Voilà, dis-je en lisant le billet de M. Servan, le premier mot un peu supportable que je reçois sur cette étrange affaire, depuis que ce ministre est en place. Je vois trop qu’il cédait à des impulsions étrangères.

Puisqu’il consent à conférer avec moi et son collègue Dumouriez, sans un certain autre ministre, je commence à penser qu’il entendra raison.

Mais cette conférence tant demandée le 4, je ne pus l’obtenir que le 8, à neuf heures du soir, et chez M. Servan : quatre journées de perdues. J’y repris l’affaire ab ovo ; peut-être, en la traitant avec chagrin, avec chaleur pour mon pays, eus-je ce qu’on pourrait nommer l’éloquence de la chose ou celle du moment : ce qu’il y a de certain, c’est que les ministres, touchés de toutes les peines qu’on m’avait fait souffrir, convinrent l’un et l’autre, lui, Dumoumiez, qu’il écrirait à MM. Hoguer et Grand, banquiers d’Amsterdam, de me cautionner à tort ou à droit auprès des états de Hollande, jusqu’à la somme, non pas de trois fois la valeur de la cargaison, qu’ils voulaient, mais d’une fois cette valeur ; ce qui n’était pas moins injuste, mais était pourtant nécessaire.

Pendant qu’il en prenait la note, je lui dis : Une fois ou trois fois la valeur, c’est tout un ; puisqu’en fin de compte, en rapportant l’acquit à caution déchargé, cela ne coûtera qu’une commission de banque, et nos fusils vont arriver.

M. Servan convint de me faire remettre cent cinquante mille livres sur les deux cent cinquante mille que son département avait à moi, au delà de cinq cent mille francs d’assignats qui m’avaient été avancés.

Car un certain ministre ne disait pas encore que sept cent cinquante mille livres de contrats de l’État, portant neuf pour cent d’intérêt, sont un dépôt qui ne saurait représenter pour cinq cent mille francs d’assignats qui ne portent nul intérêt, et perdent cinquante pour cent chez l’étranger. Mais nous y reviendrons ; la chose en vaut la peine.

Pendant que M. Servan prenait aussi sa note, je lui dis : Avec ce secours-là, monsieur, s’il faut trois ou quatre mille louis pour lever tous les autres obstacles en Hollande, je les sacrifie de bon cœur.
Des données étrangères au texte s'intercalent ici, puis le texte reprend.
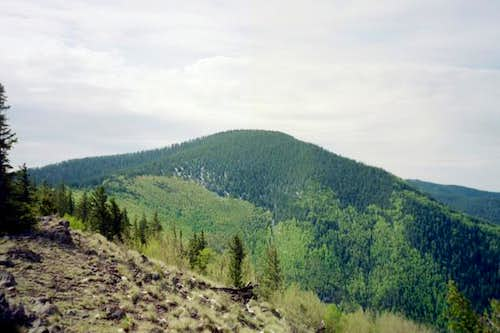 A view of Whitewater Baldy.
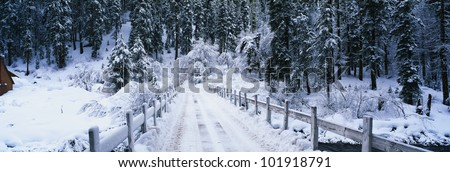 This is a small snow covered road after a winter snow storm. The road in front is a bridge with visible tire tracks from a car that has crossed the bridge. - stock photo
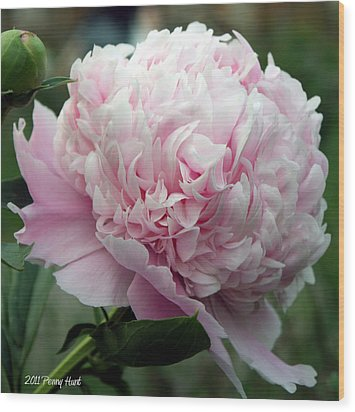 Wood Print featuring the photograph Pink Peony Perfection by Penny Hunt
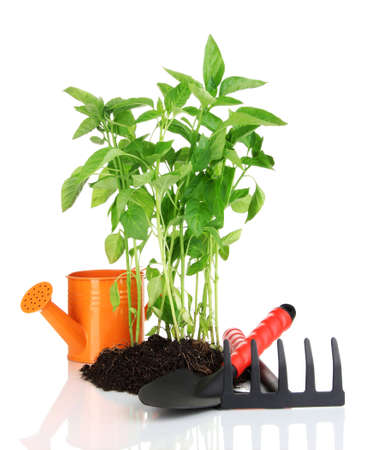 Pepper seedlings with garden tools isolated on white Stock Photo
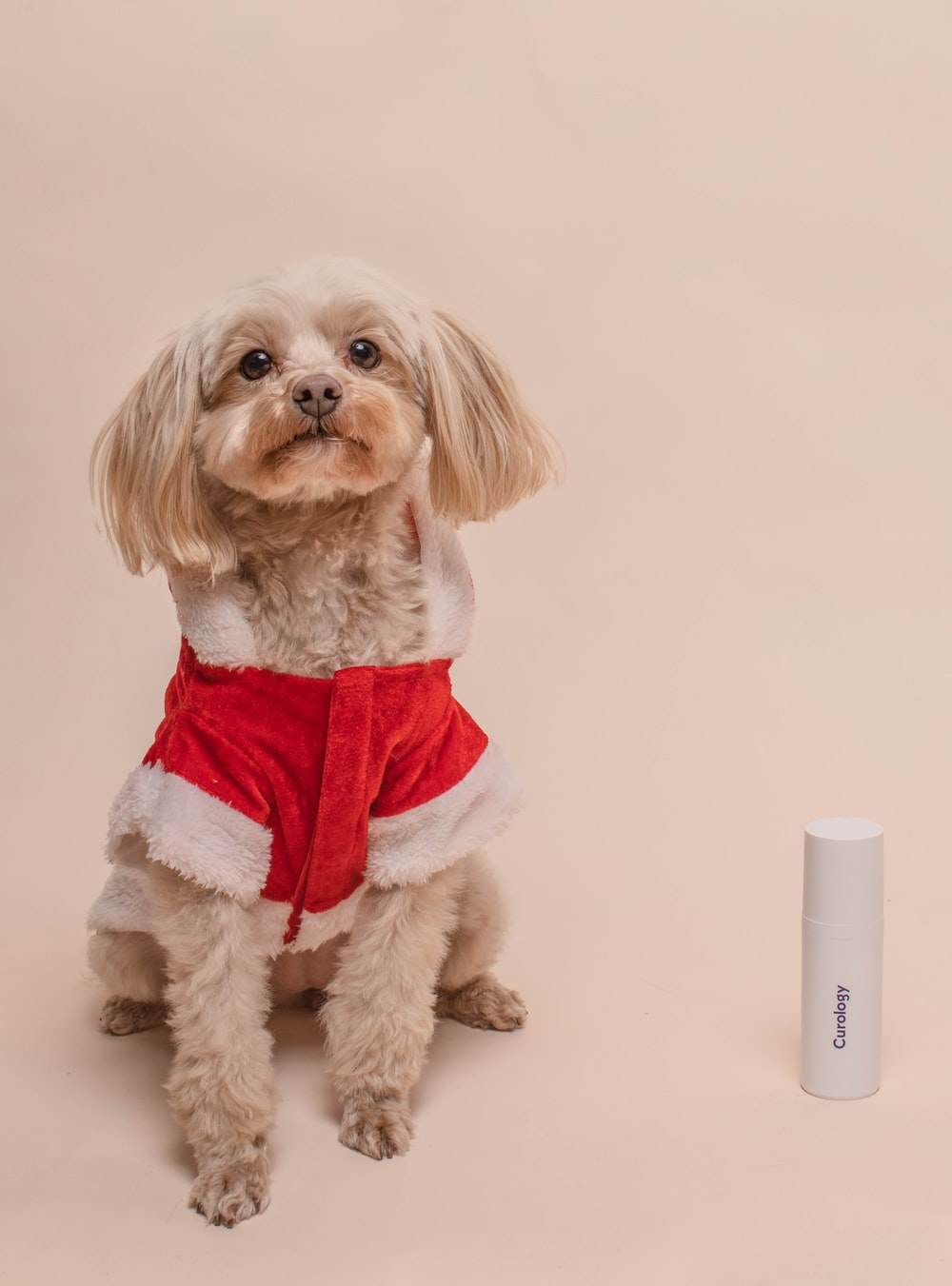 long coated beige dog wearing red and white top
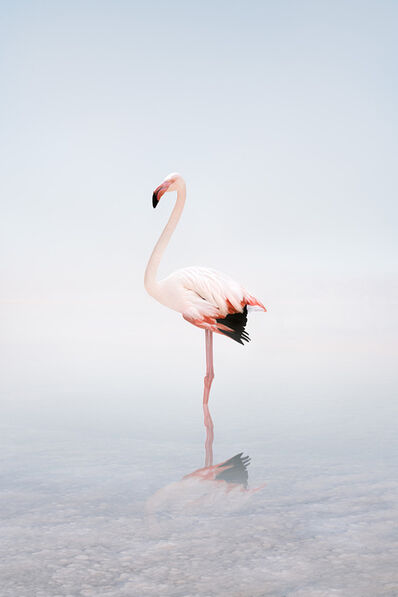 Alice Zilberberg, 'Wondering White Flamingo', 2020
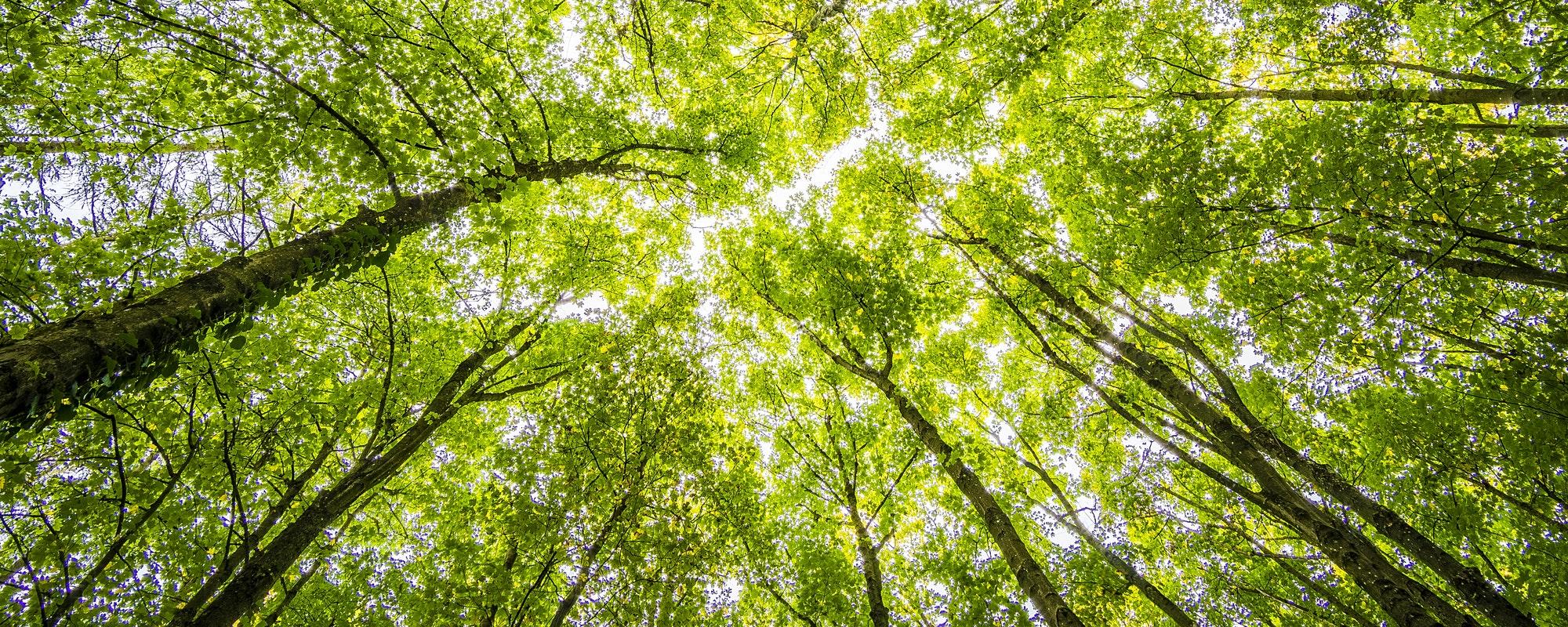 Wald mit Bäumen und Sonnenstrahlen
Et nous nous séparâmes tous fort contents les uns des autres.

Mais le 12 juin, c’est-à-dire quatre jours après, n’ayant de nouvelles de personne, j’écrivis (bien fâché) la lettre suivante à M. Servan le ministre :


12 juin 1792.
Monsieur,

« Le jour de la dernière conférence que vous et M. Dumouriez m’avez accordée pour le complément des moyens propres à retirer nos soixante mille fusils de Hollande, j’eus l’honneur de vous répéter que l’argent nécessaire pour gagner tout ce qui enveloppe le haut sénat de ce pays pouvait se porter de trois mille à quatre mille louis, et que cette somme m’était indispensable.
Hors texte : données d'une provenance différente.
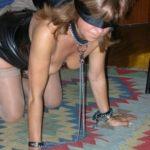 Margot une chienne lyonnaise soumise sans maître depuis un mois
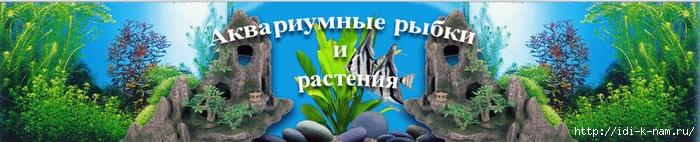 как ухаживать за аквариумными живородящими рыбками, какие бывают живородящие аквариумные рыбки,/1393296516_Bezuymyannuyy (700x142, 133Kb)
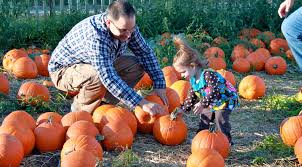 Pumpkin Patch Sacramento 2015 by Best Pumpkin Picking Patches In Ny Nj Connecticut Cbs New York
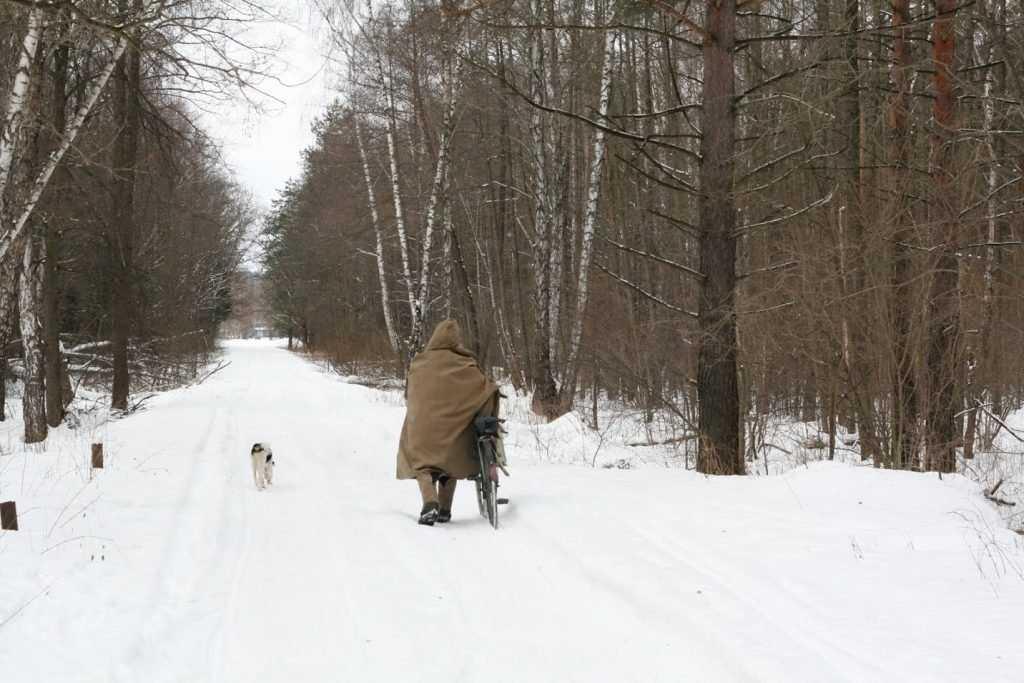 В Брянске на Татьянин день будет морозно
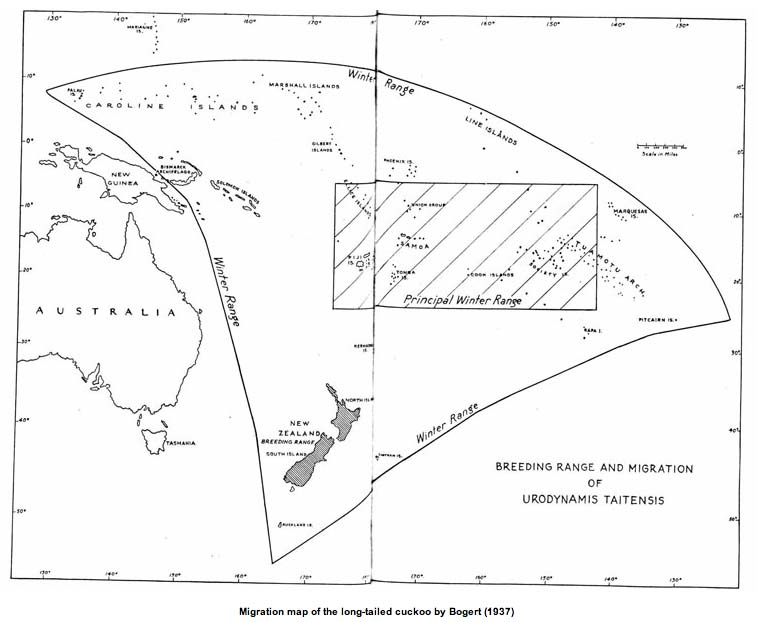 Cuckoo migration range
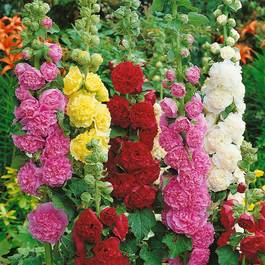 Hollyhocks Mixed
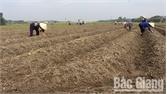 Trồng 400 ha khoai tây đông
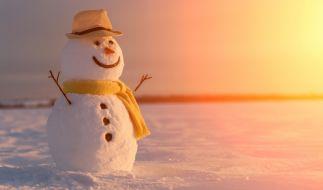 Erwartet uns ein eisiger Januar? (Foto)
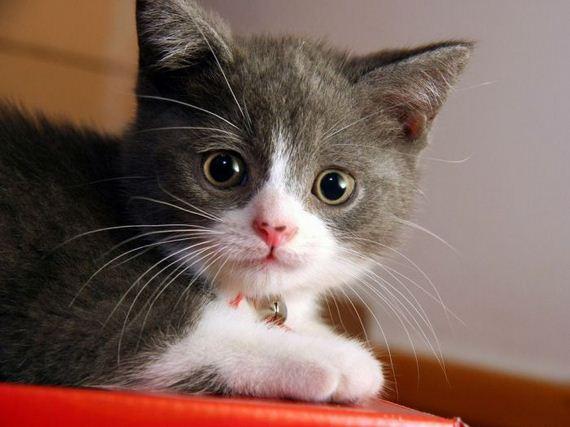 gatos-gatitos-crias-04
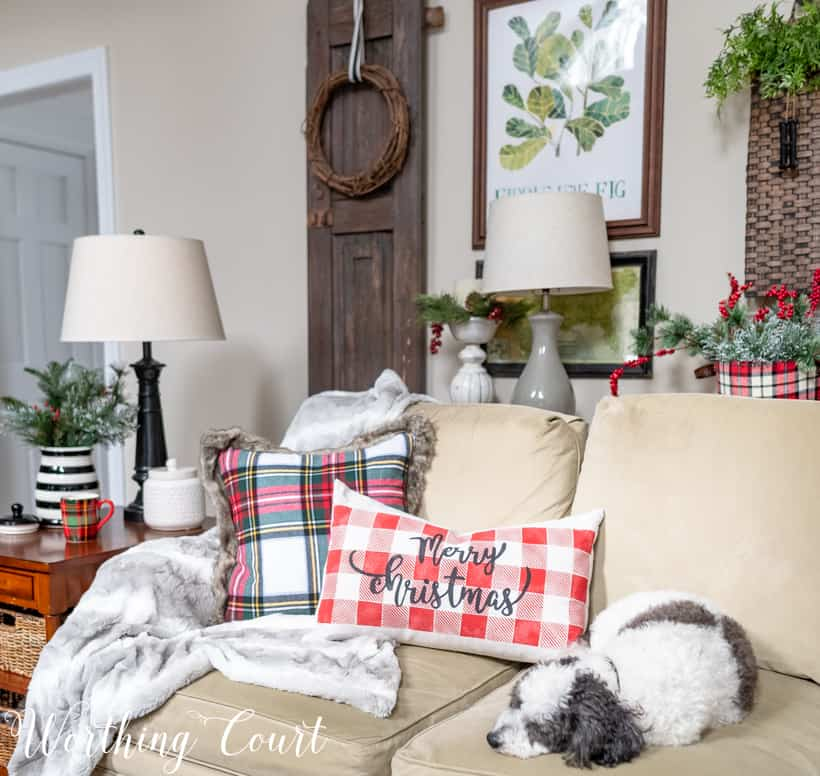 Cute dog on a sofa with Christmas pillows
« Disposé au grand sacrifice de cette avance, je vous ai prié de nouveau de me faire remettre de quoi me faire cent mille livres en florins de Hollande sur les deux cent cinquante mille francs que vous avez à moi, et qui n’ont été déposés, au lieu de six cent mille livres portées dans notre marché, au delà de l’avance que M. de Graves m’a faite, que parce que nous convînmes à l’amiable que, si j’avais besoin de quelques fonds (ce que je ne prévoyais pas), ils me seraient remis, et sans difficulté. Vous m’avez dit, monsieur, que vous vous consulteriez (sur la forme), et me feriez parvenir promptement votre réponse : vous convient-il que j’aille la recevoir, ou voulez-vous me la faire passer ? Le succès des plus grandes affaires, quoi qu’on fasse, en tout pays, tient à ces misérables moyens ; et, malgré la contradiction, vous voyez que, pendant qu’on décrète ici des peines contre ceux qui s’y laissent corrompre, on décrète six millions à M. Dumouriez pour en faire corrompre ailleurs !
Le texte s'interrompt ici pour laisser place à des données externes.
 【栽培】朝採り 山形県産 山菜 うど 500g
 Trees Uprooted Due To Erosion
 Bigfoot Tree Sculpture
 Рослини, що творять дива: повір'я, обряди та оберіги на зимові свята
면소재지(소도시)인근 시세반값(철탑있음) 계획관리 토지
« Ne me laissez pas, je vous prie, quand vous avez des fonds à moi, faire d’immenses sacrifices pour me les procurer d’ailleurs ; mais, quelle que soit votre décision à cet égard, je vous demande surtout de ne me la point faire attendre. Il faut que tout marche à la fois, les démarches de notre ministre à la Haye auprès de ce gouvernement, le cautionnement, les gratifications à tous ceux qui influent : c’est là la marche des affaires, et celle-ci a beaucoup trop langui !

« Je suis avec respect,

« Monsieur,
« Votre, etc.
« Signé Caron de Beaumarchais. »


J’employais, comme vous voyez, Lecointre, tous les styles. Si c’était pour trahir l’État, je dois avoir le cou coupé ; mais je vois déjà mes lecteurs s’écrier : Ce n’est pas le ton d’un traître ! Ô mes lecteurs, ayez quelque patience : vous ne la perdrez que trop tôt, quand vous saurez tout ce que j’ai souffert ! car alors ce n’est pas pour moi que vous tremblerez, c’est pour vous !

Le même jour, 12 juin, je reçus ce billet poli de la main de M. Servan :


« Joseph Servan prie M. de Beaumarchais de vouloir bien s’aboucher avec M. Pache, qui tient pour le moment la place de M. Gau ; il le mettra au fait de cette affaire avant que M. de Beaumarchais le voie.

« 12 juin. »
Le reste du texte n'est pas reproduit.